I think it is a lower level problem than that. "Founders" fall into the trap of thinking that getting funding is a fundamental aspect of building something new, when it is not. Instead of building a solid business plan, then applying funding if and where needed to resolve constraints of carrying out the plan, they make their plans with funding as the primary goal, and only later determine whether or not it is actually a viable business.

This is exactly right and there's a tell that I've noticed after reviewing hundreds of decks and talking to a lot of founders.

You can figure out pretty quickly whether a founder has been forced to actually sell something or whether they've been living in pitch mode. And the difference shows up in a really specific way.

Ask them about their customers. The founders who had to sell to survive talk about specific people. They know the person's name, what their actual objection was, why the third conversation went differently than the first two, what made them finally sign. The detail is almost uncomfortable sometimes.

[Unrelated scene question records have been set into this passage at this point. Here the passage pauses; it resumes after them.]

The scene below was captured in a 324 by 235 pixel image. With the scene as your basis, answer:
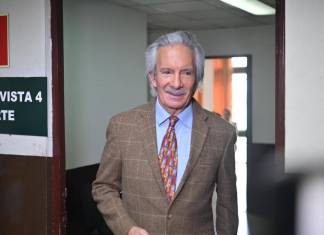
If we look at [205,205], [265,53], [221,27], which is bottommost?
[205,205]

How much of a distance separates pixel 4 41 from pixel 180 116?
1.98 meters

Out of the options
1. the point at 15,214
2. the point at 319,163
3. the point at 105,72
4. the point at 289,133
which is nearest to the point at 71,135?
the point at 105,72


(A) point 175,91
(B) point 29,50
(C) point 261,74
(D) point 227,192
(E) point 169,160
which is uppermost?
(C) point 261,74

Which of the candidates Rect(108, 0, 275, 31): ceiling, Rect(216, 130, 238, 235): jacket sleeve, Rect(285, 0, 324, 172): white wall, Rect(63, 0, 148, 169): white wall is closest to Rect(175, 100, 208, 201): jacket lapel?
Rect(216, 130, 238, 235): jacket sleeve

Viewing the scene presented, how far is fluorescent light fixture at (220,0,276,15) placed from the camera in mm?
5055

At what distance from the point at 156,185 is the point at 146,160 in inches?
4.0

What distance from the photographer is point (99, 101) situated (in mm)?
4832

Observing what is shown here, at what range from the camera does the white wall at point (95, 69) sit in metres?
4.41

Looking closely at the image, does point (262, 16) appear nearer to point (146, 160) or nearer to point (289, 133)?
point (289, 133)

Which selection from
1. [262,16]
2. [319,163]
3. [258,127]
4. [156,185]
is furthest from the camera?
[258,127]

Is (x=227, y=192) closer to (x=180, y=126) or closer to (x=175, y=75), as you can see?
(x=180, y=126)

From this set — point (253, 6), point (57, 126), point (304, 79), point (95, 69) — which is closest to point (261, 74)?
point (253, 6)

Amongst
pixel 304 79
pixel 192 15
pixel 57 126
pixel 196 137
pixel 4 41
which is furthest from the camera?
pixel 192 15

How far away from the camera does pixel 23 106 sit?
3.25 metres
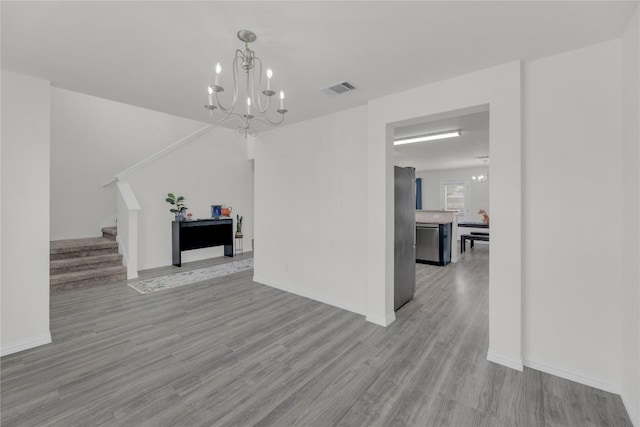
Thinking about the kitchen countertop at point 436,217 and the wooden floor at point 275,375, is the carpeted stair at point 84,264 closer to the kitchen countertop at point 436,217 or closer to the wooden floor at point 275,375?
the wooden floor at point 275,375

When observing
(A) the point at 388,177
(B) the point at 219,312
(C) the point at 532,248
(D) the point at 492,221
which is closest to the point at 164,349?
(B) the point at 219,312

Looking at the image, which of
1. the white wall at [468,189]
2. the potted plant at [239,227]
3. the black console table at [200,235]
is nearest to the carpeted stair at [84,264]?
the black console table at [200,235]

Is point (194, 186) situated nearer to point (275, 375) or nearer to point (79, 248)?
point (79, 248)

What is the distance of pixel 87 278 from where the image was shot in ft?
15.0

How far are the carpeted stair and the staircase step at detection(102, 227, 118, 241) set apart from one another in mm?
173

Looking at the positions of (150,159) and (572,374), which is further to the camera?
(150,159)

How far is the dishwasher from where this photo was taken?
629 cm

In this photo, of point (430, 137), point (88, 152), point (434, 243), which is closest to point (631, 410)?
point (430, 137)

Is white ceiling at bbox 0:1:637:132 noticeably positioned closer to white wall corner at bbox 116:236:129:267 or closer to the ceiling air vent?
the ceiling air vent

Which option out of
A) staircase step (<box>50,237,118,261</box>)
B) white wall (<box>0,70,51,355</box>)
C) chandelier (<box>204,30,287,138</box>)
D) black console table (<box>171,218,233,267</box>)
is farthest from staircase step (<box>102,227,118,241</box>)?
chandelier (<box>204,30,287,138</box>)

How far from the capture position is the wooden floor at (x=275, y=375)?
186 centimetres

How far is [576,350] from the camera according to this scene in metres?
2.23

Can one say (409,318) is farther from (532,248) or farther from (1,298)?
(1,298)

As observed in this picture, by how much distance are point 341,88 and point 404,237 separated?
2182 mm
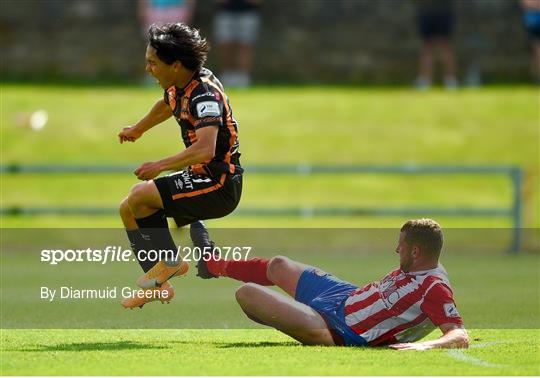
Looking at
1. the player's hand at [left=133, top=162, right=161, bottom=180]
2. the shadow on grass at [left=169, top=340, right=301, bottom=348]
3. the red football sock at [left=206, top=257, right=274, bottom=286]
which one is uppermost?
the player's hand at [left=133, top=162, right=161, bottom=180]

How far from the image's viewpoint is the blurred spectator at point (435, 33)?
27.5 m

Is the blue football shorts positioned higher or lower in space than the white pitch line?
higher

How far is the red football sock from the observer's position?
9883 mm

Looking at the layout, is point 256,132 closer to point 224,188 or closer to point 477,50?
point 477,50

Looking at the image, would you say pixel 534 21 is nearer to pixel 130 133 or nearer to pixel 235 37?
pixel 235 37

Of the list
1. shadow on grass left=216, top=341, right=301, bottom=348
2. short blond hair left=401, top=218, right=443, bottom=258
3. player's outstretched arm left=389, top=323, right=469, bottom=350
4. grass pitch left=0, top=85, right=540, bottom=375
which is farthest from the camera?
shadow on grass left=216, top=341, right=301, bottom=348

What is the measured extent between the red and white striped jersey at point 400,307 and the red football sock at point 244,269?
3.00 feet

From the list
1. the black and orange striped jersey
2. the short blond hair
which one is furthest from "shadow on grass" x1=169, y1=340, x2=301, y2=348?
the black and orange striped jersey

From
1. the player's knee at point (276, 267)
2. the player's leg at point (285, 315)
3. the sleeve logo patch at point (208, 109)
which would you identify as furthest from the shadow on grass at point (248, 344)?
the sleeve logo patch at point (208, 109)

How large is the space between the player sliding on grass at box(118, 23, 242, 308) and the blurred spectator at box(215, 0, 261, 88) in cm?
1786

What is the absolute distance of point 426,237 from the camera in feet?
29.5

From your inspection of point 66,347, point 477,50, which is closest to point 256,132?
point 477,50

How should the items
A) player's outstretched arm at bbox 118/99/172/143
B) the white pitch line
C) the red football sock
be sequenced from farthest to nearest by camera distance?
player's outstretched arm at bbox 118/99/172/143, the red football sock, the white pitch line

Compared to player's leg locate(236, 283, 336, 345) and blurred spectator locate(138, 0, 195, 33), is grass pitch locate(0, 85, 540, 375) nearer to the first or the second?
player's leg locate(236, 283, 336, 345)
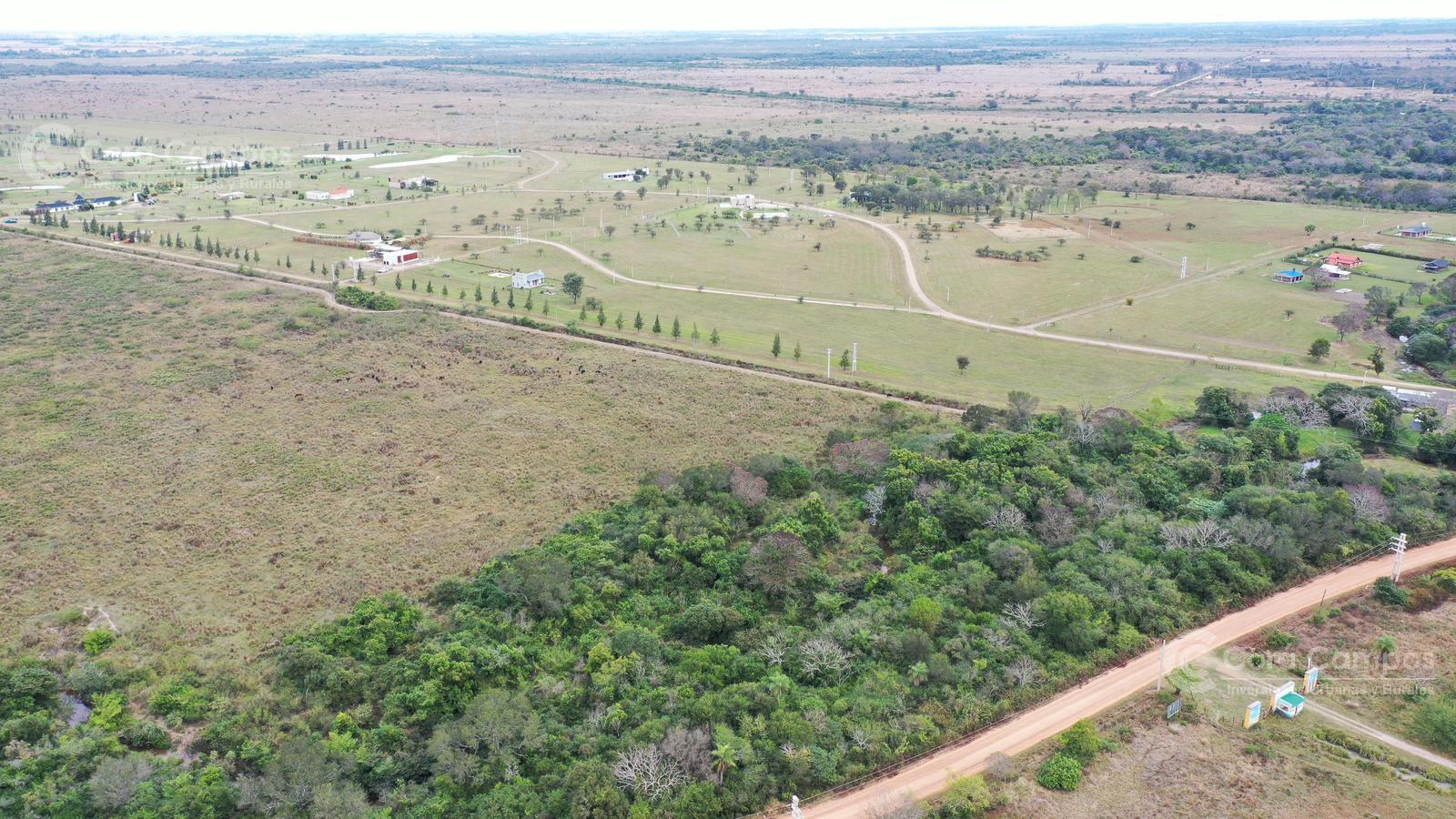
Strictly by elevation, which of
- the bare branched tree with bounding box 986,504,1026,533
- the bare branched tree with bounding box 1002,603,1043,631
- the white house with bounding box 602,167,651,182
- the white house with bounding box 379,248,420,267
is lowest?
the bare branched tree with bounding box 1002,603,1043,631

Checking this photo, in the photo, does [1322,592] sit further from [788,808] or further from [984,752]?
[788,808]

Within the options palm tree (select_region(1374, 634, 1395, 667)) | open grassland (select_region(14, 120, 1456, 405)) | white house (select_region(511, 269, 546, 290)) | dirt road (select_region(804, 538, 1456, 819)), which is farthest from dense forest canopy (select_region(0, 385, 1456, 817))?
white house (select_region(511, 269, 546, 290))

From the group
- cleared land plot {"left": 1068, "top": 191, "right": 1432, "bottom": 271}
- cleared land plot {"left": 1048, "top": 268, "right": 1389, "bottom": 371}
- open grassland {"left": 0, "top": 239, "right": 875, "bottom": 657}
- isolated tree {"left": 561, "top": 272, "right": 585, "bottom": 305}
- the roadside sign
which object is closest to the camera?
the roadside sign

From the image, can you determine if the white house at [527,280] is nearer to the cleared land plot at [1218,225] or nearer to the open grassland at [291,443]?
the open grassland at [291,443]

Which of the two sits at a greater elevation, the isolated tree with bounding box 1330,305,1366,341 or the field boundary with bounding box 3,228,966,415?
the isolated tree with bounding box 1330,305,1366,341

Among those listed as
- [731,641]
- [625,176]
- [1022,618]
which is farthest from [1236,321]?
[625,176]

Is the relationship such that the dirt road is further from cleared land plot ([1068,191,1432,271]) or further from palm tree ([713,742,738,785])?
cleared land plot ([1068,191,1432,271])

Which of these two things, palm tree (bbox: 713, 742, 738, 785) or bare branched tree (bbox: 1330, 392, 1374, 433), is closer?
palm tree (bbox: 713, 742, 738, 785)

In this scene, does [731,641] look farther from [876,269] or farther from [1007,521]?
[876,269]

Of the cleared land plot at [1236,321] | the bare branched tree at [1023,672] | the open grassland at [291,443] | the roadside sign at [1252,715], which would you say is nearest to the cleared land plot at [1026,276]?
the cleared land plot at [1236,321]
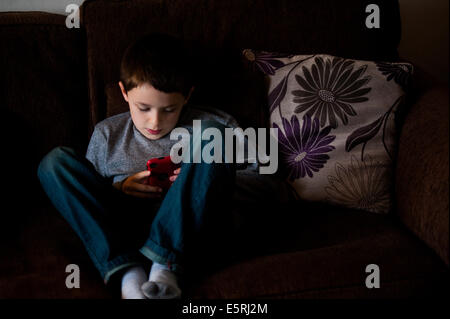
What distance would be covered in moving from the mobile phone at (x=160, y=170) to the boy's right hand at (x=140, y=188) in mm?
12

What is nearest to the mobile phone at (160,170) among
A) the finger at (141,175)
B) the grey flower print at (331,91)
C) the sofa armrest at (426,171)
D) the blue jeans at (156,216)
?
the finger at (141,175)

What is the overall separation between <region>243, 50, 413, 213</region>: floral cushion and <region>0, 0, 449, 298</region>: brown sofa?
0.04 m

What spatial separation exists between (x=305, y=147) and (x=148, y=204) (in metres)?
0.43

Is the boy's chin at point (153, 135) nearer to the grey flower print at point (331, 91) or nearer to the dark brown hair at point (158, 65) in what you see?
the dark brown hair at point (158, 65)

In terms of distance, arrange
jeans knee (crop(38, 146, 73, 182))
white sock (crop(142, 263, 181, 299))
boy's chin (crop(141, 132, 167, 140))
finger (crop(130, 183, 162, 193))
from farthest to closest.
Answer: boy's chin (crop(141, 132, 167, 140))
finger (crop(130, 183, 162, 193))
jeans knee (crop(38, 146, 73, 182))
white sock (crop(142, 263, 181, 299))

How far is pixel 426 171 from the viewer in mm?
1015

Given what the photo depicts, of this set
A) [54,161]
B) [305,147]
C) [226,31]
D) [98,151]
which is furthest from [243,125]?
[54,161]

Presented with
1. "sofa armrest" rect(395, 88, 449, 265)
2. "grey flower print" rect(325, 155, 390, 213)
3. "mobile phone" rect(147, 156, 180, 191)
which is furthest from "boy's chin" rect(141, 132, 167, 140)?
"sofa armrest" rect(395, 88, 449, 265)

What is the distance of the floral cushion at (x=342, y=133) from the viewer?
120cm

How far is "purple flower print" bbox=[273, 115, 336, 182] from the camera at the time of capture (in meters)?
1.21

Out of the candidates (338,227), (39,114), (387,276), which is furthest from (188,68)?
(387,276)

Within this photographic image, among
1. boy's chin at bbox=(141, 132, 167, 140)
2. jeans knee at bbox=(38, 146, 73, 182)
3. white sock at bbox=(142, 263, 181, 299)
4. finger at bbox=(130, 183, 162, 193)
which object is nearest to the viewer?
white sock at bbox=(142, 263, 181, 299)

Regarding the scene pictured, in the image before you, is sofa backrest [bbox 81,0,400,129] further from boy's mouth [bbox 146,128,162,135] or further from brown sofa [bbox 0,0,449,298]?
boy's mouth [bbox 146,128,162,135]
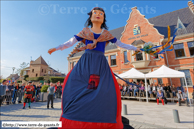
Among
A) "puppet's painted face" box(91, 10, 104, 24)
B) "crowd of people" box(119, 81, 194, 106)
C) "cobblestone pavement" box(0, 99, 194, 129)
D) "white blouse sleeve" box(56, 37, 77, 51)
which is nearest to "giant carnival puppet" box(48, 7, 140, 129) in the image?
"white blouse sleeve" box(56, 37, 77, 51)

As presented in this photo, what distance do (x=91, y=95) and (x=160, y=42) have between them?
1626 cm

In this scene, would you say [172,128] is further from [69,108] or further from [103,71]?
[69,108]

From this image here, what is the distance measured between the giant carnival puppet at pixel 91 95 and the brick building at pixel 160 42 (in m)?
12.2

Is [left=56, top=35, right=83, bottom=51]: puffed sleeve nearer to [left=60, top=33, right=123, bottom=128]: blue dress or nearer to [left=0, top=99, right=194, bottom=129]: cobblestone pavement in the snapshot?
[left=60, top=33, right=123, bottom=128]: blue dress

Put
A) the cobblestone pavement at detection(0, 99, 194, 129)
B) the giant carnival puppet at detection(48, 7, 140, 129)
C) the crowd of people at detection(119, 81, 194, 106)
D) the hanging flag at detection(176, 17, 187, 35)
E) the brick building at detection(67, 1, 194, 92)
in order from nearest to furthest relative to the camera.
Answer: the giant carnival puppet at detection(48, 7, 140, 129) → the cobblestone pavement at detection(0, 99, 194, 129) → the crowd of people at detection(119, 81, 194, 106) → the brick building at detection(67, 1, 194, 92) → the hanging flag at detection(176, 17, 187, 35)

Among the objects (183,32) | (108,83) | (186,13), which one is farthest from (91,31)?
(186,13)

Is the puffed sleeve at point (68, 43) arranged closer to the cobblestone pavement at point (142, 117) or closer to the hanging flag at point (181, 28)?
the cobblestone pavement at point (142, 117)

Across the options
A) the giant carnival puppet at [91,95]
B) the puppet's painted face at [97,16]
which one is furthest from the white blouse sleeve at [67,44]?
the puppet's painted face at [97,16]

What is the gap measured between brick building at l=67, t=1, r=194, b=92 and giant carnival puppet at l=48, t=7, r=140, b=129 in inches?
480

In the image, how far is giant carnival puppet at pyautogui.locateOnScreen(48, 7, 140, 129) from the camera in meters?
1.39

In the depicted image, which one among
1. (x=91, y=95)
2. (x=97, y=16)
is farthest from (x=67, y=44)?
(x=91, y=95)

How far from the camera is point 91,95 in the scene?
1.51m

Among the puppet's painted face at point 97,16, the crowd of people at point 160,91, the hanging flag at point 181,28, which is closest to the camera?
the puppet's painted face at point 97,16

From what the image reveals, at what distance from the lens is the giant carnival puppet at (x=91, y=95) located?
139 centimetres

The pitch mode founders talk about personas. "Our customer is a mid-market ops manager who struggles with workflow inefficiency." Technically an answer. Completely useless information that tells you they've been reading about their customer rather than talking to them.

The brutal thing is that early fundraising success can actually mask this for a long time. A founder who raises a seed round before they've had to sell anything gets 18 months of runway to stay in pitch mode. They raise the seed talking about potential. They raise the A talking about momentum. By the time you're at the B someone finally asks a hard question and there's nothing underneath.

The founders who couldn't raise early and had to go find a paying customer instead got the most important feedback the startup world has. Someone who has no obligation to be nice to you decided your thing was worth money. That's it. That's the whole game early on and most of the ecosystem is set up to let founders avoid finding that out for as long as possible.